Intellectual Capital

Planning a successful future for your family business enterprise

An effective business succession plan provides the framework for the future of your business—and your family

Business transition planning is a critical concern that family-business owners often put aside while tending to the day-to-day responsibilities and activities of managing their businesses. But it's an important issue that is most effectively addressed with early attention and action.

Succession planning is crucial for sustaining family enterprises for generations. An effective plan is far more than the selection of a successor. It also includes ongoing leadership development and communications to help avoid unnecessary conflicts and to meet the needs of both the business enterprise and family members.

The succession plan can assume that everything will go well, but it also must include contingencies for unexpected issues such as disability, disagreement, divorce or death.

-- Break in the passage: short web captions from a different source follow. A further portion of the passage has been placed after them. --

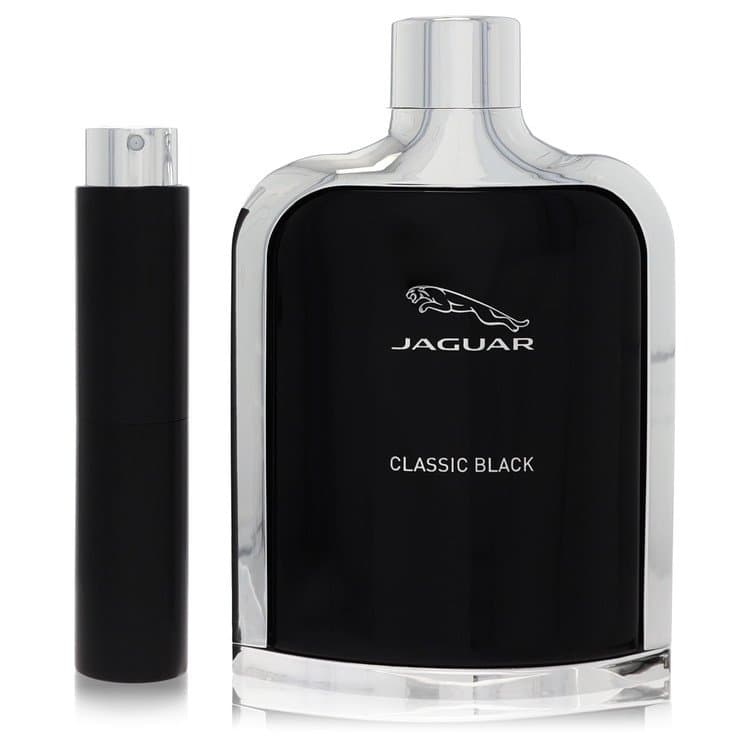 Jaguar Jaguar Classic Black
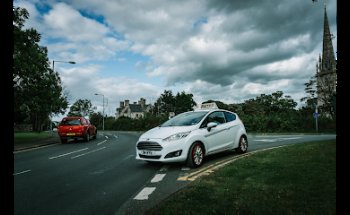 Barrys School of Motoring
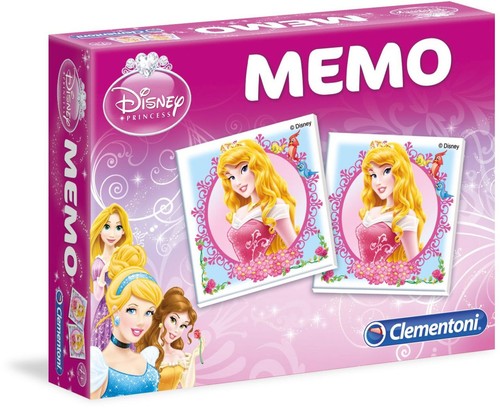 Memo compact princess - memo,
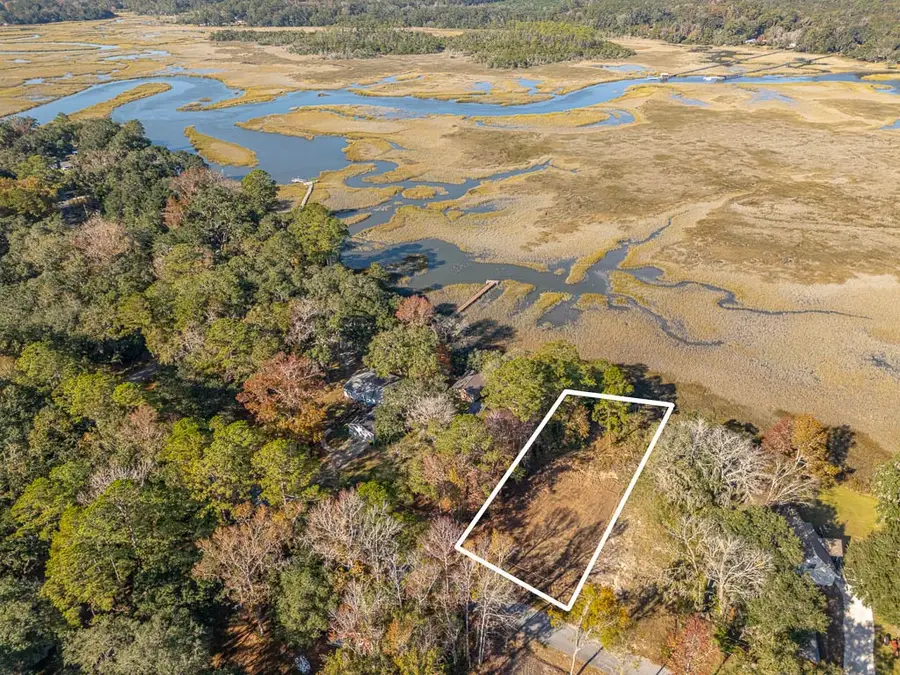 1114 NE Neal Boulevard, Townsend, GA 31331 - Image #3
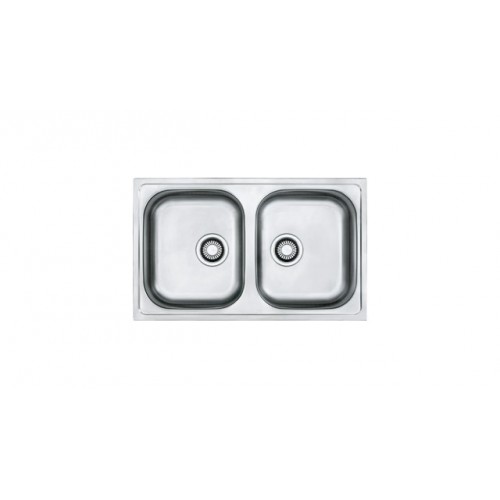 Кухонна мийка Franke EUROFORM EFN 620-78 780x475 (101.0060.580)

Research commissioned by BB&T Wealth identified the greatest roadblocks to being prepared for a business succession event. Here are some key findings of that study, a random sampling of businesses valued between $1 million and $100 million and spanning a wide range of industries:

  • Level of succession preparedness – On a scale of 0 to 8, with 0 being totally unprepared and 8 being fully prepared, study participants received an average score of 3.13, indicating a moderately low level of succession preparedness.
  • Owner characteristics – The intent to transfer the business enterprise to family and the intent to manage wealth together as a family across generations were found to be important predictors of how prepared a business was for succession.
  • Enterprise characteristics – Business performance, retirement timing, family members' interest and organizational size are among the many factors influencing succession preparedness from the enterprise perspective.
  • Family influence – Family cultures have a high impact on family enterprises. Understanding the family culture and family members' views of the business help determine potential business transfer options.
  • Business formality – The level of formality of a family enterprise affects business longevity, business and family morale, and business value. It also impacts how attractive a business may be to a buyer. Examples of business formality include having a clear mission, key management development plan, job descriptions, set compensation plans, career paths, a regularly updated strategic plan, documentation of business processes, a fully functioning board, organizational chart and employee manual.
  • External environment – Businesses operating in larger metropolitan areas are more likely to be prepared for succession. This is due in part to their having greater access to professional services that can help them with succession planning and greater access to talent who can help them formalize the business. Applicable tax laws also may affect succession plans.